Exchange-traded funds (ETFs) have exploded in popularity over the last decade, offering traders an efficient way to gain exposure to markets at a low cost. While the most popular ETFs track major indexes, further exploration reveals a diverse world of specialised ETFs catering to specific sectors, factors, and trading strategies.
Much like flavours at an ice cream shop, ETFs come in many varieties — from conservative vanilla index funds to more adventurous rocky road sector stakes. Whether you crave stability, growth, or something in between, the ETF menu has options to satisfy your trading appetite.
In this beginner's guide, we'll explore the major ETF categories, including stock, bond, commodity, and more. You'll learn the distinguishing features of each type, their typical holdings, and the role they can play in a trader’s portfolio.
The different types of ETFs
- Stock or Equity ETFs: Stock ETFs are funds that hold baskets of stocks that mimic various stock market indexes. Stock ETFs allow traders to gain exposure to a diverse collection of equities in a single purchase.
Stock ETFs like VOO and IVV can provide long-term CFD trading exposure to a selection of stocks from the S&P 500 in proportions that aim to mimic the index's performance. These are considered some of the best ETFs for long-term global ETF index tracking.
- Sector and Industry ETFs: Sector and industry ETFs, like those on Deriv, provide targeted exposure to specific market segments compared to broader market ETFs. They allow tactical stakes based on economic and market analysis.
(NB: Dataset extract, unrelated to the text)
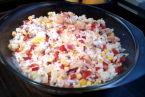 Sałatka ryżowa z krewetkami.
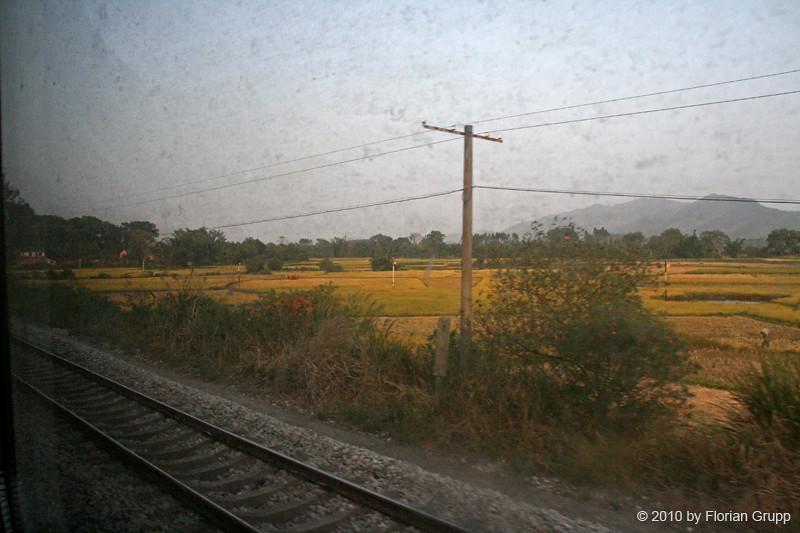 http://farm5.static.flickr.com/4121/4821641311_c97992d058_b.jpg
For example, Deriv offers ARKK.arcx. The ARK Innovation ETF buys domestic and foreign equity securities of companies that are expected to benefit from developments in artificial intelligence, automation, DNA technologies, energy storage, fintech, and robotics.
- Bond ETFs: Bond ETFs track a specific bond market index. These are traded on stock exchanges like individual stocks, which makes them a liquid and accessible option.
Popular options include the iShares Core US Aggregate Bond ETF (AGG) for US bonds and the iShares iBoxx High Yield Corporate Bond ETF (HYG) for corporate bonds.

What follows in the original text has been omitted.